### Try it
Every line below that mentions the word "melampus" should be copied out.

[Saved entries]

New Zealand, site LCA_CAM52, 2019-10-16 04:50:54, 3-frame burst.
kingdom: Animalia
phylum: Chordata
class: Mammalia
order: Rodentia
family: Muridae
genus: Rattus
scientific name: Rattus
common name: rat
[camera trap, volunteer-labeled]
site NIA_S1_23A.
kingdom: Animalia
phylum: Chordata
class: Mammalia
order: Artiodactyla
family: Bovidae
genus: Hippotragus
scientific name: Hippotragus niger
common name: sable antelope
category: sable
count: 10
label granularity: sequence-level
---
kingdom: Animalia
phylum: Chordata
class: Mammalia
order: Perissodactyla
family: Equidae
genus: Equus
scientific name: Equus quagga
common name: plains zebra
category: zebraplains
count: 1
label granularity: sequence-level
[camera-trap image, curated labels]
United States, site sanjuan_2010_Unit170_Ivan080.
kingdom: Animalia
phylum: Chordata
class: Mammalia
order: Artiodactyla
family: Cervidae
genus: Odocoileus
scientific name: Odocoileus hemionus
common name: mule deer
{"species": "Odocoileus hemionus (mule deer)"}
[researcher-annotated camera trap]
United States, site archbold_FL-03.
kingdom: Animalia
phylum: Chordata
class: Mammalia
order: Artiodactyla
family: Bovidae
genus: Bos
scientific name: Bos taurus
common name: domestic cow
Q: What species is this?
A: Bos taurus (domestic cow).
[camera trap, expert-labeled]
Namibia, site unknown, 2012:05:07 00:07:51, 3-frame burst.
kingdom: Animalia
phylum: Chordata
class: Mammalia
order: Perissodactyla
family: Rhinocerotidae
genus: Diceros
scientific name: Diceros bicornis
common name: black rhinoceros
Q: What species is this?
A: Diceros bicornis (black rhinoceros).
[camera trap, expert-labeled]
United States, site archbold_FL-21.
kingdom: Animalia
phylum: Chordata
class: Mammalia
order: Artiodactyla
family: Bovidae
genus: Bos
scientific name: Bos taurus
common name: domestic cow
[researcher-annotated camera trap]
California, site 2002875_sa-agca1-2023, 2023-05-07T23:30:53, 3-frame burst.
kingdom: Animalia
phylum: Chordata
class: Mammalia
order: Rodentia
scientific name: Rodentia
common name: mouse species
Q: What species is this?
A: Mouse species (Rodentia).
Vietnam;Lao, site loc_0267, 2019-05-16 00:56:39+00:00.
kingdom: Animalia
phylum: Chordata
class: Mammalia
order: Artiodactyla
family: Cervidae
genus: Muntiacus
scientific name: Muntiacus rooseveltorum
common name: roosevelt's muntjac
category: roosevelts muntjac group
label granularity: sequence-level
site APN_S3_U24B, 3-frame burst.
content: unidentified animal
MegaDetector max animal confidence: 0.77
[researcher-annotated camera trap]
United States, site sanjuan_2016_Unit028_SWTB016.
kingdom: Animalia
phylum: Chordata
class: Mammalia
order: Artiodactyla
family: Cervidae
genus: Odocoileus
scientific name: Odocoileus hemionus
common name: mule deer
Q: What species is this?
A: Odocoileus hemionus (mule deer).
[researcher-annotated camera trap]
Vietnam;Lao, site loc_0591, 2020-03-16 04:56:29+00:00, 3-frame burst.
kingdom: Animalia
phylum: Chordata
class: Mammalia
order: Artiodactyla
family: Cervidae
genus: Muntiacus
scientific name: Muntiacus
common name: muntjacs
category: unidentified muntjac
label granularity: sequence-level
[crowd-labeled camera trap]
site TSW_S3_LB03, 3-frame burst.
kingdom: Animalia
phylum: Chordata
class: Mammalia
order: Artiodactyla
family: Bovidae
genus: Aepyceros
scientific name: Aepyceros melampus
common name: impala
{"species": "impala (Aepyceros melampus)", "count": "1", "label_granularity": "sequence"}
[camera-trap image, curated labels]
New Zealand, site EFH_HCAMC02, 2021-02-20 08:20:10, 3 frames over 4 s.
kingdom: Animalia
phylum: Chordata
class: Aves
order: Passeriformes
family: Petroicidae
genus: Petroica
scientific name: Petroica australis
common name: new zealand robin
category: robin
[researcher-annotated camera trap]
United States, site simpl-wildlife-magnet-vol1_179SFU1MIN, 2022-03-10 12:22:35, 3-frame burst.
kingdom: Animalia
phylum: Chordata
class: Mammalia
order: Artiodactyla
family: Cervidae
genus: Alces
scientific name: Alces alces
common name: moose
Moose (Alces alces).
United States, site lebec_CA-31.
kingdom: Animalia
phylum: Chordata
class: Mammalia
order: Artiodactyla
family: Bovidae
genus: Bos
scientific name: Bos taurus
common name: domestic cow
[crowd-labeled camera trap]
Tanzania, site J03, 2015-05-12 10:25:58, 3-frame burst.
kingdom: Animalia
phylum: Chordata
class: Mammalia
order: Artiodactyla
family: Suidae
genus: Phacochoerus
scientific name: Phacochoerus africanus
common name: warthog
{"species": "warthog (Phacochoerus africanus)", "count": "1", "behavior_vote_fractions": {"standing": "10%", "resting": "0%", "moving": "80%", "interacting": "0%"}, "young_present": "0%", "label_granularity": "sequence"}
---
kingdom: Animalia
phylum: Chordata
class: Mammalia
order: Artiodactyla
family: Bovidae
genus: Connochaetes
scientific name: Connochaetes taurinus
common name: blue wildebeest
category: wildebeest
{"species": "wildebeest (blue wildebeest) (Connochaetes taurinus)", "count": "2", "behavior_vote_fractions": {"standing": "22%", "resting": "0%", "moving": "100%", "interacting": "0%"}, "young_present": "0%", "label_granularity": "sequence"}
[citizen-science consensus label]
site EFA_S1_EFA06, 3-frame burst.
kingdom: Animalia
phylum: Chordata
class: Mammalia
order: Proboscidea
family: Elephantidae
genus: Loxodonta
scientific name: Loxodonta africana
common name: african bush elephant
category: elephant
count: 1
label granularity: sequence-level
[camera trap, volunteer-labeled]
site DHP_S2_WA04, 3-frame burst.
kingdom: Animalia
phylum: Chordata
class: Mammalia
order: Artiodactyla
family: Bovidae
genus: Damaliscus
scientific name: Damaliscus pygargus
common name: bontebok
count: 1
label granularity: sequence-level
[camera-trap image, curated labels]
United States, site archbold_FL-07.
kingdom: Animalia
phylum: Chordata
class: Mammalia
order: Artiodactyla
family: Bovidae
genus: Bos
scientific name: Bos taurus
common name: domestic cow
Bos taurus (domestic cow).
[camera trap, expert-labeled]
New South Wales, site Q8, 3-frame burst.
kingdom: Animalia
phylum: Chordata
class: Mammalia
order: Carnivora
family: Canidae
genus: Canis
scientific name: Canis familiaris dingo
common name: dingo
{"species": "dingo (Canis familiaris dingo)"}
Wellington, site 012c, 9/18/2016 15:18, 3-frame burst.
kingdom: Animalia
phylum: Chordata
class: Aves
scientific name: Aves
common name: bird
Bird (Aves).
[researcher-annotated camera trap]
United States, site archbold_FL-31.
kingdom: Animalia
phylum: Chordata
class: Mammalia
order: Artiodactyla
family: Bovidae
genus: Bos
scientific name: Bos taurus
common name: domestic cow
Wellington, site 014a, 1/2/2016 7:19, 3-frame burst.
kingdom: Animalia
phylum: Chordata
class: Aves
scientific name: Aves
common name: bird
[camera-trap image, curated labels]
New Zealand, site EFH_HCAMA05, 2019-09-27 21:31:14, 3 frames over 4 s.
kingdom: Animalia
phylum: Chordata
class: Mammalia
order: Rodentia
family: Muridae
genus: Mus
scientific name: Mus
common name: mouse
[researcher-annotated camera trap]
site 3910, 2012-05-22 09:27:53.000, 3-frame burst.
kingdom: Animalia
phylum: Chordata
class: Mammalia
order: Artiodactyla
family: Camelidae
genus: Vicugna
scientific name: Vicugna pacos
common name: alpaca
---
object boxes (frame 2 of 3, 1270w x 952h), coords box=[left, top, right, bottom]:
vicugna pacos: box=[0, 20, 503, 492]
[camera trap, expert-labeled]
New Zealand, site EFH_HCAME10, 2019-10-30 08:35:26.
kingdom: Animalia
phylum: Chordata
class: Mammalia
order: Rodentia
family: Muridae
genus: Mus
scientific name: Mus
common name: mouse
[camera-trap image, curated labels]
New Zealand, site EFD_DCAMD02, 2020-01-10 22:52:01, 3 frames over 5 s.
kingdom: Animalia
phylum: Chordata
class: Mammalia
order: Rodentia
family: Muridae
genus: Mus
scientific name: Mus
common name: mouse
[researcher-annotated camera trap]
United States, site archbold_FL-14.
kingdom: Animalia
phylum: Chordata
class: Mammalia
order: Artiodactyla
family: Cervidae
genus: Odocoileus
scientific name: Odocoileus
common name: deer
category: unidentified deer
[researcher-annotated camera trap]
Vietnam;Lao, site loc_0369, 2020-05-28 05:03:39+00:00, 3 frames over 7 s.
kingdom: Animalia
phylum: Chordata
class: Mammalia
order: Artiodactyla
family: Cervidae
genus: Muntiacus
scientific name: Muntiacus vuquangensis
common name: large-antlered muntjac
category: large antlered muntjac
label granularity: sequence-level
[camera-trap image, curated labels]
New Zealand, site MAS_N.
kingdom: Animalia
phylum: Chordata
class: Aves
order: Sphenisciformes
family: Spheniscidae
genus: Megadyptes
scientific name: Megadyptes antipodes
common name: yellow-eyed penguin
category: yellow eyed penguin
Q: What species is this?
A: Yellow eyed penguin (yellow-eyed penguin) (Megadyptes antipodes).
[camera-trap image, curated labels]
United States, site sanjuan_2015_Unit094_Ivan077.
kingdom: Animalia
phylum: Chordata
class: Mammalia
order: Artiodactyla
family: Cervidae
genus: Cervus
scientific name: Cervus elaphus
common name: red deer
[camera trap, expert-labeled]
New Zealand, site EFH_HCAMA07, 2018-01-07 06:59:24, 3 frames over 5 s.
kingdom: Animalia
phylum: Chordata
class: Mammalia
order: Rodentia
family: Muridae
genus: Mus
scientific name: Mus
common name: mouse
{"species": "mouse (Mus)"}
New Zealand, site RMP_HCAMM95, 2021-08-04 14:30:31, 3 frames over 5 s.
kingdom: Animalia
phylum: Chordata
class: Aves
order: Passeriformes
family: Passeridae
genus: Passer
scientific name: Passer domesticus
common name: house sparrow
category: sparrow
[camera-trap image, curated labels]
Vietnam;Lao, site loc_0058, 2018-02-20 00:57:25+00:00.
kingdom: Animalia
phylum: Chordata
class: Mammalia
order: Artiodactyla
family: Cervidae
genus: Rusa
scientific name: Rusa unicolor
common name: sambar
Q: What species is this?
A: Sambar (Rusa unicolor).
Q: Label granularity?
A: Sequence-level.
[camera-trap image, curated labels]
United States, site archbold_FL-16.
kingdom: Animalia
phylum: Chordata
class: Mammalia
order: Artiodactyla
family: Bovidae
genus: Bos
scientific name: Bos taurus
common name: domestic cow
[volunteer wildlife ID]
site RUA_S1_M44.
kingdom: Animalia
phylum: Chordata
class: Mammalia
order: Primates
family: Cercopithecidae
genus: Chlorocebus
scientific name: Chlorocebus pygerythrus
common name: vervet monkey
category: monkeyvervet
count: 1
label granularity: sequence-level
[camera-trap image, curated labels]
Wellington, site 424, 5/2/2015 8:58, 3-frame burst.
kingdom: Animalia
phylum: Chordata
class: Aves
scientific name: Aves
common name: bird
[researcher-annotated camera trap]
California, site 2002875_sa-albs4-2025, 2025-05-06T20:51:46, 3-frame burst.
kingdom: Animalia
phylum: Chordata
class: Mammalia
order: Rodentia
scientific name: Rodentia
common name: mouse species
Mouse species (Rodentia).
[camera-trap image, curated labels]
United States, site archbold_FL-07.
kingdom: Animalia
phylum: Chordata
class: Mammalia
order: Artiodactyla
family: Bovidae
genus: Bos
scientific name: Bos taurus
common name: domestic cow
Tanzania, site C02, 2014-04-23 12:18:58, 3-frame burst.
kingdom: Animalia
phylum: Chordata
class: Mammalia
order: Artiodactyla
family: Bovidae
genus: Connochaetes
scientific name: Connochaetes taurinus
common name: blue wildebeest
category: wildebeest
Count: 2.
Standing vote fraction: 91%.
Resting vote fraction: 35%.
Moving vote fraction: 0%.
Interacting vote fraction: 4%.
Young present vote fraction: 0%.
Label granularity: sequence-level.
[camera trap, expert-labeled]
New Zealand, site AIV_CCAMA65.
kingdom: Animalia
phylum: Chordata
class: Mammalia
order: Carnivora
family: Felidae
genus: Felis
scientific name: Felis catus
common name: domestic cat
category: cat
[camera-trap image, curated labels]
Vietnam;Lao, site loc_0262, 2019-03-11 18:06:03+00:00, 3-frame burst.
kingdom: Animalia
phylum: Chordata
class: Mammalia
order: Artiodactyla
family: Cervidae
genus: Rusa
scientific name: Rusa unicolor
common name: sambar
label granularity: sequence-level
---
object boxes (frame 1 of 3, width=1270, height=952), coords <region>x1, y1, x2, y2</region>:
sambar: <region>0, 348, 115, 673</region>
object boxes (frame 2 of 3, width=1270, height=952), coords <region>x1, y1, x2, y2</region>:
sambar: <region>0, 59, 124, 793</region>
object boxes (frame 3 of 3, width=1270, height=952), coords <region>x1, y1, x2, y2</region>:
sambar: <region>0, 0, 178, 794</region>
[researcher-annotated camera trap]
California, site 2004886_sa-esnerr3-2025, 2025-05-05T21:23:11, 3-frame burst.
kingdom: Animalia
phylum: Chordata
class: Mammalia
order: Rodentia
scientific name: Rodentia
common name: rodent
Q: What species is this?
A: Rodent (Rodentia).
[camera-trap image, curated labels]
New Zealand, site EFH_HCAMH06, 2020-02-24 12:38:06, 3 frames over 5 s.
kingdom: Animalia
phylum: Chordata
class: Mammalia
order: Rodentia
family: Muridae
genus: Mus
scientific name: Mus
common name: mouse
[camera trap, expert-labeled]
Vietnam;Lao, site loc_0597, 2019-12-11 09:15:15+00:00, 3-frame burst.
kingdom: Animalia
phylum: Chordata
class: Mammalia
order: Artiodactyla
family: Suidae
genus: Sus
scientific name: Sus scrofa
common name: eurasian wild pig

### Your response
scientific name: Aepyceros melampus
{"species": "impala (Aepyceros melampus)", "count": "1", "label_granularity": "sequence"}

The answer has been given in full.